Entries taken from a collection
::::

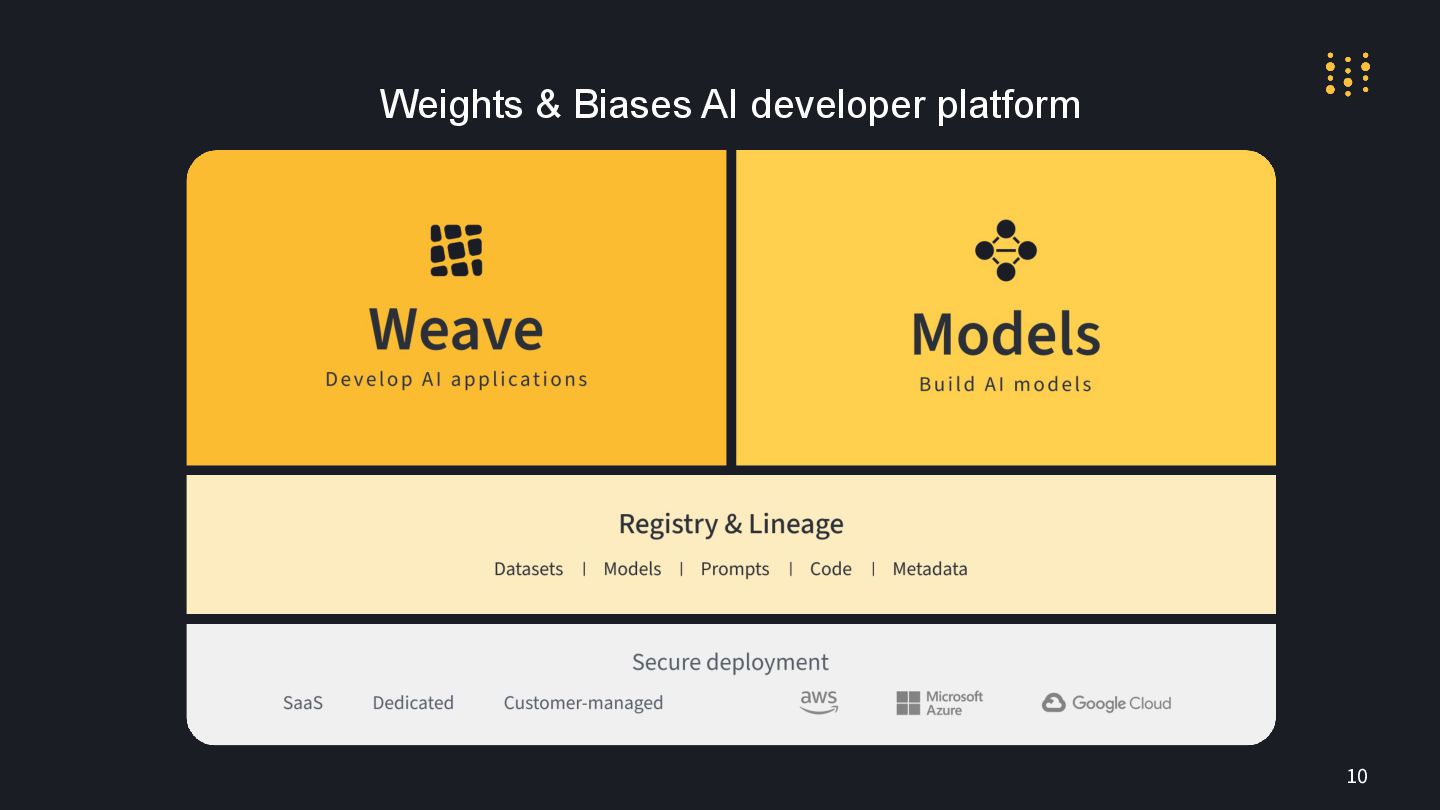 Weights & Biases AI developer platform

Weave
Develop AI applications

Models
Build AI models

Registry & Lineage
Datasets | Models | Prompts | Code | Metadata

Secure deployment
SaaS Dedicated Customer-managed aws Microsoft Azure Google Cloud

10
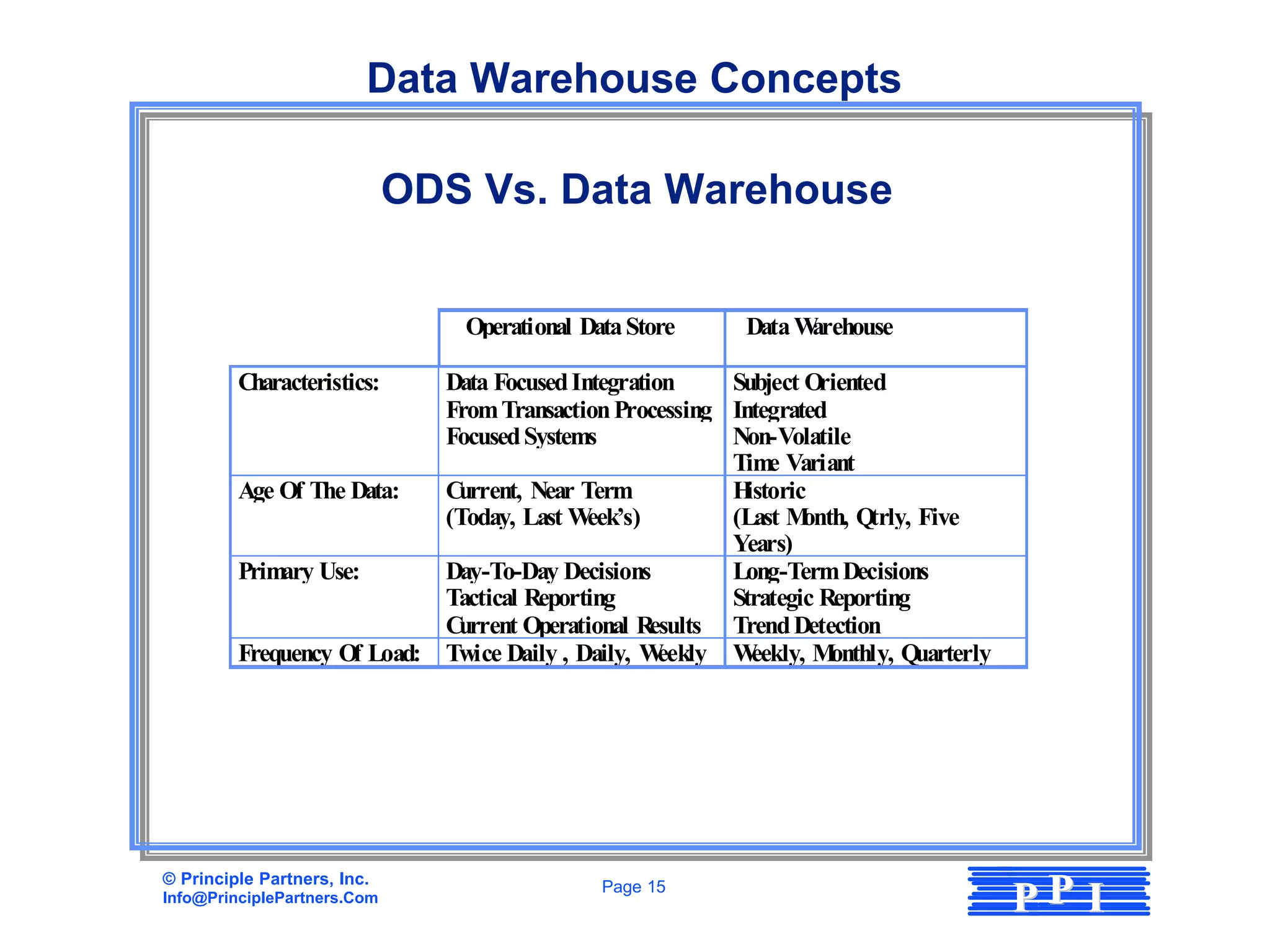 Data Warehouse Concepts

ODS Vs. Data Warehouse

| | Operational Data Store | Data Warehouse |
|---|---|---|
| Characteristics: | Data Focused Integration From Transaction Processing Focused Systems | Subject Oriented Integrated Non-Volatile Time Variant |
| Age Of The Data: | Current, Near Term (Today, Last Week's) | Historic (Last Month, Qtrly, Five Years) |
| Primary Use: | Day-To-Day Decisions Tactical Reporting Current Operational Results | Long-Term Decisions Strategic Reporting Trend Detection |
| Frequency Of Load: | Twice Daily , Daily, Weekly | Weekly, Monthly, Quarterly |

© Principle Partners, Inc.
Info@PrinciplePartners.Com

Page 15

PPI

::::

▶ **Task statement**
Transcribe every line of the records exactly. Pictures do not belong in the copy.

▶ **Final answer**
 Weights & Biases AI developer platform

Weave
Develop AI applications

Models
Build AI models

Registry & Lineage
Datasets | Models | Prompts | Code | Metadata

Secure deployment
SaaS Dedicated Customer-managed aws Microsoft Azure Google Cloud

10
 Data Warehouse Concepts

ODS Vs. Data Warehouse

| | Operational Data Store | Data Warehouse |
|---|---|---|
| Characteristics: | Data Focused Integration From Transaction Processing Focused Systems | Subject Oriented Integrated Non-Volatile Time Variant |
| Age Of The Data: | Current, Near Term (Today, Last Week's) | Historic (Last Month, Qtrly, Five Years) |
| Primary Use: | Day-To-Day Decisions Tactical Reporting Current Operational Results | Long-Term Decisions Strategic Reporting Trend Detection |
| Frequency Of Load: | Twice Daily , Daily, Weekly | Weekly, Monthly, Quarterly |

© Principle Partners, Inc.
Info@PrinciplePartners.Com

Page 15

PPI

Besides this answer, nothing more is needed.